Spider & Varicose Veins
Spider & varicose veins can be modernly managed through compression stockings therapy, minimally invasive surgery, and more.
What are Spider & Varicose Veins?
When sitting or standing for prolonged periods of time, blood can pool in the veins of your legs, increasing the pressure within them. Over time, this stretching can weaken the walls of the veins and damage the valves. When this happens, blood backs up in the legs due to faulty valves and varicose veins result.
Veins are the blood vessels that carry blood back to your heart. Some of these veins are deep inside the muscle, some are superficial lying just beneath the skin, and the rest connect the deep veins to the superficial veins. Veins contain one-way valves that prevent blood from flowing in the wrong direction when someone is standing. When sitting or standing for prolonged periods of time, blood can pool in the veins of your legs, increasing the pressure within them. Over time, this stretching can weaken the walls of the veins and damage the valves. When this happens, blood backs up in the legs due to faulty valves and varicose veins result. They are visible through the skin as bulging, bluish twisted veins. Spider veins are mild, small varicose veins and look like a small collection or red, blue, or purple lines under the skin.

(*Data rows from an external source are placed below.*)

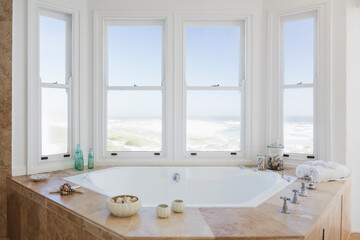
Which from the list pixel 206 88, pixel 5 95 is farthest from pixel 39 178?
pixel 206 88

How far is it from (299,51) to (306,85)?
38 centimetres

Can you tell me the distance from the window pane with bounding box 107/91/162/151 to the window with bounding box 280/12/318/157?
1.41 m

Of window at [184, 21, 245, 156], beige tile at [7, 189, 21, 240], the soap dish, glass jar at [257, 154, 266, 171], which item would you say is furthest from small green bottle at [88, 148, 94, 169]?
glass jar at [257, 154, 266, 171]

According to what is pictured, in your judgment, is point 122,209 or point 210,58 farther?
point 210,58

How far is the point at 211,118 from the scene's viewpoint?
9.64 feet

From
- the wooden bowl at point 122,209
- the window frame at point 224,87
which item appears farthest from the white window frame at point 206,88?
the wooden bowl at point 122,209

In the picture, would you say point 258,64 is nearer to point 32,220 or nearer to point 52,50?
point 52,50

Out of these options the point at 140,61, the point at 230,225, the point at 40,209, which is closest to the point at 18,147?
the point at 40,209

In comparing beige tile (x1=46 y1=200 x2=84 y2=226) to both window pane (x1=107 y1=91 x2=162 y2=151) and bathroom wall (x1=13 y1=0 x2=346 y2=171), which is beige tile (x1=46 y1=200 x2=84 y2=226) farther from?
window pane (x1=107 y1=91 x2=162 y2=151)

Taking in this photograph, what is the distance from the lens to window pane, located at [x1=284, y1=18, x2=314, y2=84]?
8.97 ft

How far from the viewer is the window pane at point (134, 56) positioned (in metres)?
2.93

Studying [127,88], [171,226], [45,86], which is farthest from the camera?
[127,88]

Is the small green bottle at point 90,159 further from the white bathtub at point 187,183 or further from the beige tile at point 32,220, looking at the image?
the beige tile at point 32,220

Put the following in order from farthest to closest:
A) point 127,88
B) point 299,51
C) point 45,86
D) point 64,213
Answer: point 127,88 → point 299,51 → point 45,86 → point 64,213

Why do I have Spider & Varicose Veins?
There are several factors that can increase your risk of developing spider or varicose veins:
Family history of varicose veins.
Obesity.
Lack of exercise, sedentary lifestyle.
Smoking.
Standing or sitting for long periods of time.
Female gender.
Age 30-70.
Pregnancy.
History of deep vein thrombosis (DVT).
How are Spider & Varicose Veins diagnosed?

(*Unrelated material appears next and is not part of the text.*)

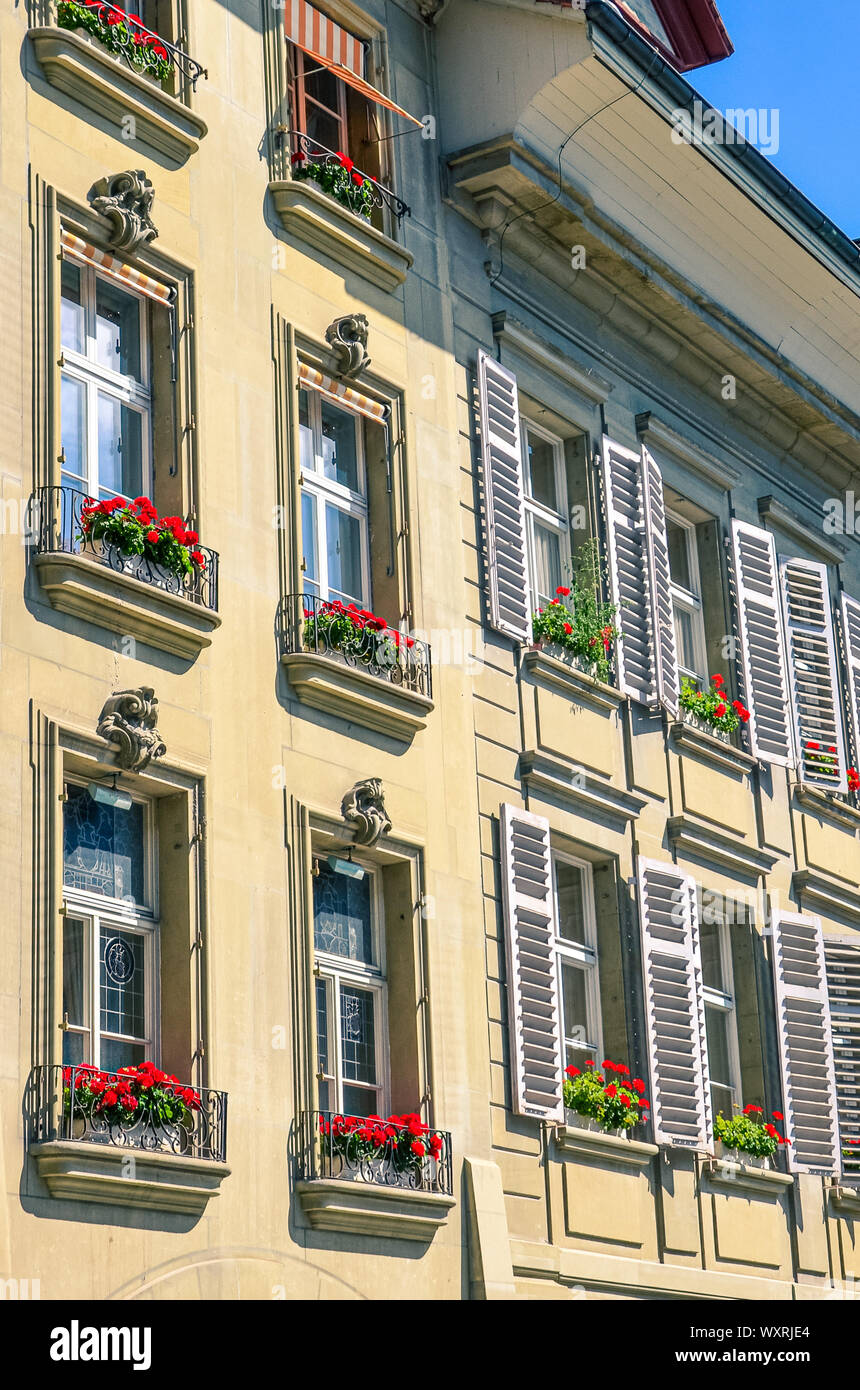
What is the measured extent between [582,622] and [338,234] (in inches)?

A physical examination is done to determine the texture and color of prominent veins and how they fill with blood. Patients may report symptoms of their legs feeling tired, achy, or restless. Sometimes rashes or sores develop and legs may be itchy or swollen.
The physician will next order a duplex ultrasound to measure the speed of blood flow and to see the structures of the veins. This test can help the physician decide if there are any other underlying issues that require further testing.
What are my treatment options for Spider & Varicose Veins?
Compression Stockings
Elastic stockings that squeeze your veins and prevent excess blood from flowing backward through the valve. Patients wear these daily for several months to see if this alleviates the pain and swelling associated with the varicose veins.
Sclerotherapy
This procedure involves injecting a chemical irritant into the affected veins, which causes the vein to scar from the inside out. These veins no longer fill with blood and the body will eventually absorb them. This can be quickly performed in the outpatient clinic by either a physician or well-trained nurse.
Vein Stripping
This procedure involves making a small incision in the groin and another below the knee. The diseased varicose vein is tied off and then removed from the leg.
Microphlebectomy
During this procedure, small varicose veins are removed through very small incisions in the leg, with no stitches necessary. It can be performed under local anesthetic in the outpatient clinic.
Laser Venous Ablation
During this procedure, a thin, flexible tube called a catheter is inserted into a vein in the leg. A small fiber laser at the tip of the catheter heats the walls of the veins and destroys them, closing off the vein completely. This is performed in an outpatient clinical setting and the patient can resume normal activities the following day.
How can I prevent Spider & Varicose Veins?
Since the progression of the pathology is affected by genetics and age, prevention relies on the elimination of the other sources of progression, such as smoking.
Telangiectasia (intradermal spider veins), subdermal reticular veins, and varicose veins have a strong familial and age-related basis, but genetics and age are not the only causes. Other causes that are addressable can help prevent spider veins and the more involved manifestation of venous disease, varicose veins.
Venous valves weaken with age. The venous circulation is a low-pressure circuit, and anything that slows the circulation will encourage the development of stasis, elevated venous pressure, and dilation, especially with deterioration in the venous valvular integrity with age. A large portion of the drive to circulate venous blood back to the heart is the muscle pump action of the legs with ambulation, exercise, or other movement. Therefore, venous valvular insufficiency and a sedentary lifestyle that involves prolonged sitting will provoke and augment venous hypertension. Prolonged standing adds another dimension as gravity pools a significant portion of one’s total blood volume in the legs.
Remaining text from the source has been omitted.